I have always been fascinated by four individual sterling silver ashtrays, tiny and perfect, that belonged to my friend's mother and were used exclusively when the bridge club met at her home. They always conjure up images of perfectly made up and coiffed ladies wearing delightful hats and matching gloves. Ladies of this generation, like the ladies of the bridge club in Betsy Lerner's memoir, formed fast friendships within women's clubs and activities. It was these friendships that helped them navigate life through the stoic sixties and the tumultuous seventies right into old age where their support and encouragement for each other lends itself to dealing with issues of ill health and loss.

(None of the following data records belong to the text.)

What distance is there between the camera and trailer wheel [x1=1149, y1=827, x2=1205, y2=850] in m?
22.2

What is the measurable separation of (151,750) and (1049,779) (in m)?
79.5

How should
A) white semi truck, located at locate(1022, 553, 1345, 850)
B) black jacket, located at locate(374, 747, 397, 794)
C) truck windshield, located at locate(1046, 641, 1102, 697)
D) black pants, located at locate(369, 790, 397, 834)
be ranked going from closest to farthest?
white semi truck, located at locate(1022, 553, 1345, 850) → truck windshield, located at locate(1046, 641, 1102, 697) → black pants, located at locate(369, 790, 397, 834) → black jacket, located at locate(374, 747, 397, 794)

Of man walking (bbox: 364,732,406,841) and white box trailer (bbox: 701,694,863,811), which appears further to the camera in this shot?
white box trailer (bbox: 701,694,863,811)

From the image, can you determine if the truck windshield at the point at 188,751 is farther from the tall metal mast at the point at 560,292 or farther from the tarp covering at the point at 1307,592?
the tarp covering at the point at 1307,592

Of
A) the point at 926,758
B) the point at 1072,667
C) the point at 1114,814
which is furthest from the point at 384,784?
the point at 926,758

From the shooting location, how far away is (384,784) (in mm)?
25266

The author of this memoir, Betsy Lerner, learns to play bridge and interacts with the ladies of the bridge club when she comes back to her childhood home to help her mother convalesce. Betsy has always had a troubled relationship with her mother, and although her issues are not completely resolved in the book, she gains a greater appreciation for the women of this generation, and of the challenges and obstacles that shaped their attitudes towards life.
I particularly liked the parts of the book where Betsy met with the ladies individually, in various venues and listened to them tell the stories of their early lives. These conversations gave depth and insight into the world they inhabited, the same world that imbued Betsy's mother with the characteristics that she found so problematic as a younger woman. I was only disappointed that the healing between mother and daughter was not more richly realized.

CatherineG_1 May 29, 2016

Betsy Lerner's Bridge Ladies brings us into the lives of 5 ladies who meet and play bridge every Monday afternoon, for over 50 years. Along with playing cards, these women are inseparable and lifelines for each other. Betsy learns a love for the game as well as great respect for each person in the group. Through individual interviews, she finds out their aspirations, dreams and how they came to live the lives they did.
This book reminded me of my mother's relationship with her friends, in the same time period. Made me want to think about taking up bridge again.

May 16, 2016

I was fascinated by the premise of this book as my parents also played bridge. My mother played in the afternoon with other women and in the evening with my father as a couple. The author's mother is only a few years younger then mine so the time period also aligned with my experiences. Lerner is very honest about her not-so-wonderful relationship with her mother through her growing up years and afterwards. When she moved back to her hometown and found herself in a caretaker role after her mother's surgery, she came in contact with the "bridge ladies". During the next three years, Lerner learned to play bridge and became entrenched with the bridge ladies. This common bond led to a better, but not perfect, relationship for one mother and daughter. This book covers a lot of social history and emotional turmoil between the greatest generation parents and their baby boomer children as illustrated by 5 families. A great companion book for this memoir would be Another Country: Navigating the Emotional Terrain of Our Elders by Mary Pipher.